• **ASSIGNED TASK**
Retype the text on program representation between "4.2 Graph representation" and "synonym Id above).", inclusive.

A function comprises a sequence of statements, which we shall refer to as a block. Each statement
is either a variable assignment (e.g. v = e), a conditional of the form if (p) {b1} else {b2}
or a while loop of the form while (p) {b}. The two arms of each conditional and the body of
each while loop are themselves blocks and may be empty.

The right-hand side of an assignment and the predicates attached to conditionals and while
loops are expressions, each of which is either a constant (e.g. 0, 1, -9, …), a variable reference
(e.g. x, prod, …) or the application of an operator to two (sub)expressions (e.g. x + y – z, a *
2, n >= 0, …).

4

4.1 Program representation

The following Haskell data types define the internal representation of functions, which should be
self-explanatory:

type Id = String

data Op = Add | Mul | Eq | GEq

deriving (Eq, Show)

data Exp = Const Int | Var Id | Apply Op Exp Exp

deriving (Eq, Show)

data Statement = Assign Id Exp |

If Exp Block Block |

While Exp Block

deriving (Eq, Show)

type Block = [Statement]

type Function = (Id, [Id], Block)

The three components of a Function are the function name (Id), the argument names ([Id]) and
the function body (Block). For example, the fact function above will be represented by:

fact :: Function

fact

= (“fact”,

[“n”],

[If (Apply Eq (Var “n”) (Const 0))

[Assign “return” (Const 1)]

[Assign “prod” (Const 1),

Assign “i” (Var “n”),

While (Apply GEq (Var “i”) (Const 1))

[Assign “prod” (Apply Mul (Var “prod”) (Var “i”)),

Assign “i” (Apply Add (Var “i”) (Const (-1)))

],

Assign “return” (Var “prod”)

]

]

)

It is useful to be able to display programs in “pseudo” source syntax as illustrated in the above
figures. A function showFun is provided for this purpose which also numbers (only) the lines
associated with assignments and the predicates attached to if and while statements. For example,
the program on the left of Figure 2 can be produced via showFun fact. A similar function called
showBlock is provided for displaying blocks (see later).

4.2 Graph representation

A graph will be represented by a pair comprising a list of node labels and a list of the edges of the
graph, each of which is a pair of labels. Graphs in general are polymorphic, so labels can have any

5

type a. An interference graph (IG) is a specific type of graph where the nodes represent program
variable names, i.e. strings (type synonym Id above).

• **MATERIAL PROVIDED**
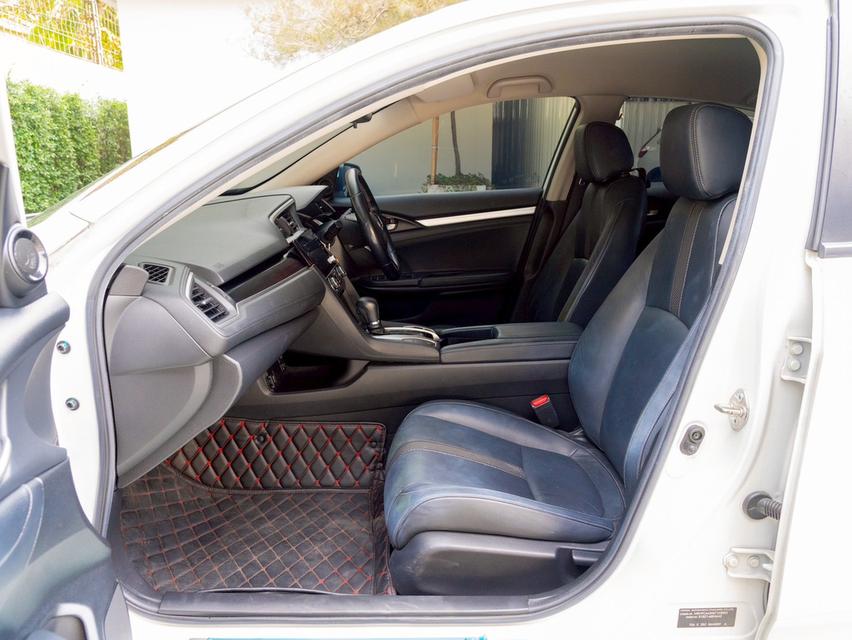 รหัสรถ 12AT206 📌 HONDA CIVIC 1.8 EL(MNC) | ปี : 2019 16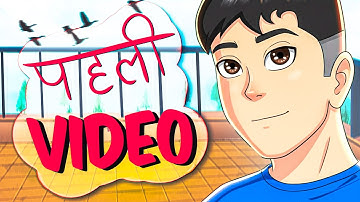 My 1st Animation Video!! (first video) #animation #2danimation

• **OUTPUT FOR THIS EXERCISE**
4.2 Graph representation

A graph will be represented by a pair comprising a list of node labels and a list of the edges of the
graph, each of which is a pair of labels. Graphs in general are polymorphic, so labels can have any

5

type a. An interference graph (IG) is a specific type of graph where the nodes represent program
variable names, i.e. strings (type synonym Id above).